Tehran (EFE).- The mysterious gas poisonings in girls’ schools are causing new tensions in Iran, between the contradictions of the authorities, the accusations against “enemies” of the country and the growing discontent among parents.
Nearly 1,000 students have been poisoned with an alleged gas in some 50 women’s educational centers in a dozen cities in the country since November, in incidents that began in the Shi’ite holy city of Qom and have multiplied in recent days.
These are approximate figures provided by Iranian media since the authorities do not agree on the number of students or schools affected, and even avoid confirming that these are deliberate poisonings.
The latest cases occurred yesterday, when more than a hundred female students were poisoned in eight schools and institutes in the city of Ardebil, three schools in Tehran, one in Parand and another in Kermanshah.
There is a consensus regarding the symptoms that have been repeated over and over again: headaches, heart palpitations, nausea, dizziness and sometimes the inability to move the extremities.
Those affected also agree that before becoming ill they perceived a smell of rotten orange and cleaning products.

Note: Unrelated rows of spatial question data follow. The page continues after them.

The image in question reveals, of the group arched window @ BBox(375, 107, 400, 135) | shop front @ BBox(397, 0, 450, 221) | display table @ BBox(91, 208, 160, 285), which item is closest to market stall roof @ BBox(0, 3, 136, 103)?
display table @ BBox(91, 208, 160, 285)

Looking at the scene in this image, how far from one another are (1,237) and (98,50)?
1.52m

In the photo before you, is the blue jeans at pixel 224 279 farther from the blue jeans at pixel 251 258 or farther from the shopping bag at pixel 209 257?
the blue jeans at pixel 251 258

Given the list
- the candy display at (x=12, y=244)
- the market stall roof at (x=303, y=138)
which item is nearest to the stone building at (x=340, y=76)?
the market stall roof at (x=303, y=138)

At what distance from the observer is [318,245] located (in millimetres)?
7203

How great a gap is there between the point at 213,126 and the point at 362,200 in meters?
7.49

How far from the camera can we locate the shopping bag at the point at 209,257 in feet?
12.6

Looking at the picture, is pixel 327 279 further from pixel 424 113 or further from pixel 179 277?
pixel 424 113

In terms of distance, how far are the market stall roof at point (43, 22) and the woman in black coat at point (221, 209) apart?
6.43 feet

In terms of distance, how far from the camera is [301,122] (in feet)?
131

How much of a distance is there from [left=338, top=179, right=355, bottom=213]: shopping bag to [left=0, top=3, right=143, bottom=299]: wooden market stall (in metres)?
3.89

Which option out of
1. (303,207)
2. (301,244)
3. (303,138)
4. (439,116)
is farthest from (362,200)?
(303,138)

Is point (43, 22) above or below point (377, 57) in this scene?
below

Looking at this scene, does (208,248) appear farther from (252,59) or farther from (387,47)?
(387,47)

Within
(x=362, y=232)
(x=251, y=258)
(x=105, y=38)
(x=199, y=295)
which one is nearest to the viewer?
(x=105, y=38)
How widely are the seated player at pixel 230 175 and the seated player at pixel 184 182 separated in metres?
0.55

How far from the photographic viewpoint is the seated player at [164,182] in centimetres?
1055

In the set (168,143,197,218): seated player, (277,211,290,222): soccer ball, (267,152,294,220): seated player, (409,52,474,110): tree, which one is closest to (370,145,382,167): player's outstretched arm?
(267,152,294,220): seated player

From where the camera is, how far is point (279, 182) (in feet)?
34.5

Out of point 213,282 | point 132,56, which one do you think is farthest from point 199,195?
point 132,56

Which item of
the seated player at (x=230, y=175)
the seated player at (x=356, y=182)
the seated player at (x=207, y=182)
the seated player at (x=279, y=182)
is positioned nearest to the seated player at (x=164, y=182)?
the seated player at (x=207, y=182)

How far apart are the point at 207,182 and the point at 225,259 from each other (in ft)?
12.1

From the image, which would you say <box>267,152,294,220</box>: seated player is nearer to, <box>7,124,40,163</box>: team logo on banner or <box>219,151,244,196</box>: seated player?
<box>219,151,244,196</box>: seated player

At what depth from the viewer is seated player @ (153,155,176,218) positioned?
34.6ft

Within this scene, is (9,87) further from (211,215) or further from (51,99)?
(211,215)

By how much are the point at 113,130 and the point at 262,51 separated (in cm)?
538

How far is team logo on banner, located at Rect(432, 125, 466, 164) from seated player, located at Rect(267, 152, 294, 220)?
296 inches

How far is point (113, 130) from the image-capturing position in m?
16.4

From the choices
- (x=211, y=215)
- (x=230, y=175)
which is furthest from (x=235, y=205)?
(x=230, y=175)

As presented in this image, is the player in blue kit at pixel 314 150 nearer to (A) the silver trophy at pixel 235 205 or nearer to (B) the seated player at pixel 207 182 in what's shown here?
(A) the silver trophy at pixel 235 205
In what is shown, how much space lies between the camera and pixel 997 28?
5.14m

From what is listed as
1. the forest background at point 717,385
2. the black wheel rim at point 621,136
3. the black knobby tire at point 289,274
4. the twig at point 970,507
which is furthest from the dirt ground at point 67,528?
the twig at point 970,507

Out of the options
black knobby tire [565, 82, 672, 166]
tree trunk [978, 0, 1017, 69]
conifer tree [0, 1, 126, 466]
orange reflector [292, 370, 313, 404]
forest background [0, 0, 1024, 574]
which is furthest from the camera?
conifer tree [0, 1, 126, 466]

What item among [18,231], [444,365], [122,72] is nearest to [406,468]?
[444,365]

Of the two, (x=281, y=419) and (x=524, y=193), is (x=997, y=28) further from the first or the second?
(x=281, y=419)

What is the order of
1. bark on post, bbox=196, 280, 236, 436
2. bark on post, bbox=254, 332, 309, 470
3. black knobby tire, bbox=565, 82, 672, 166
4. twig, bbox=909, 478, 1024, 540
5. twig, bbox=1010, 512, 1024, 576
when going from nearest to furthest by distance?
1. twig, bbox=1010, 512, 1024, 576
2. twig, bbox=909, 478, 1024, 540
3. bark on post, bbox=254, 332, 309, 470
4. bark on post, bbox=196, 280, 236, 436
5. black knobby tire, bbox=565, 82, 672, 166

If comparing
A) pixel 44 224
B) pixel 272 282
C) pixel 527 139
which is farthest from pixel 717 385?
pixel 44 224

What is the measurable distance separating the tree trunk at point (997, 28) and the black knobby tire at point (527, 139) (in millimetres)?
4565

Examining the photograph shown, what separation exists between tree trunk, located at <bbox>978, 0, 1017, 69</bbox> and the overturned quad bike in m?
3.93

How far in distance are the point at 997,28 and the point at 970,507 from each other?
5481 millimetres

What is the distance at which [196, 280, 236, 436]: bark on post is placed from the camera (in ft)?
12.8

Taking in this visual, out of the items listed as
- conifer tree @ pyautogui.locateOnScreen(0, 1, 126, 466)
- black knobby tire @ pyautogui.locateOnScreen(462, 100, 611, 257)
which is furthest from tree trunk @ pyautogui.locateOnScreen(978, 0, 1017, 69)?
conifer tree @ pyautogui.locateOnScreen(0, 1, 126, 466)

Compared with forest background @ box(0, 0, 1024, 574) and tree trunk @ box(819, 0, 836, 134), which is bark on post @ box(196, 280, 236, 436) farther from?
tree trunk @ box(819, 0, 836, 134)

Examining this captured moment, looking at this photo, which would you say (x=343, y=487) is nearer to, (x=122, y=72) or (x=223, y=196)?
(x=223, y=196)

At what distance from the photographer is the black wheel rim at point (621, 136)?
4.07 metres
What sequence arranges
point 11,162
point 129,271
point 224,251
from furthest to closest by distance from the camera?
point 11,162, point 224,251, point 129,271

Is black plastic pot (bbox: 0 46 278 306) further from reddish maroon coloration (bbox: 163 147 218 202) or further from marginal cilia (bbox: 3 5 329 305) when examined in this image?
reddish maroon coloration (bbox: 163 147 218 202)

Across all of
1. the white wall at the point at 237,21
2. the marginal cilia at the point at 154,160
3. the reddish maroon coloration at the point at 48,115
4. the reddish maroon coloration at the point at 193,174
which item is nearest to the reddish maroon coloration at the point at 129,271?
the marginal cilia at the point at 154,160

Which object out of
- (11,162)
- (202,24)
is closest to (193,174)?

Hundreds of young people have been hospitalized so far with “mild symptoms” and no student has died.
contradictions
In the midst of panic among parents, the Iranian authorities send contradictory messages, backtrack and resort to the usual accusations against “enemies” of the country.
The Minister of Health, Bahram Eynollahi, has affirmed that “some type of moderate poison” has been used in attacks that the Deputy Minister of Education, Younes Panahi, described as “intentional” to close girls’ schools.
Panahi later backed down and assured that he had been “misinterpreted”.
For his part, Interior Minister Ahmad Vahidí has said that many of the girls’ symptoms are caused by “stress” and “anxiety”, and accused “enemies of Iran and the foreign media” of provoking public alarm.
Vahidí is the man in charge of the investigation of these gas attacks, after yesterday the president of Iran, Ebrahim Raisí, ordered to clarify “quickly” what is happening.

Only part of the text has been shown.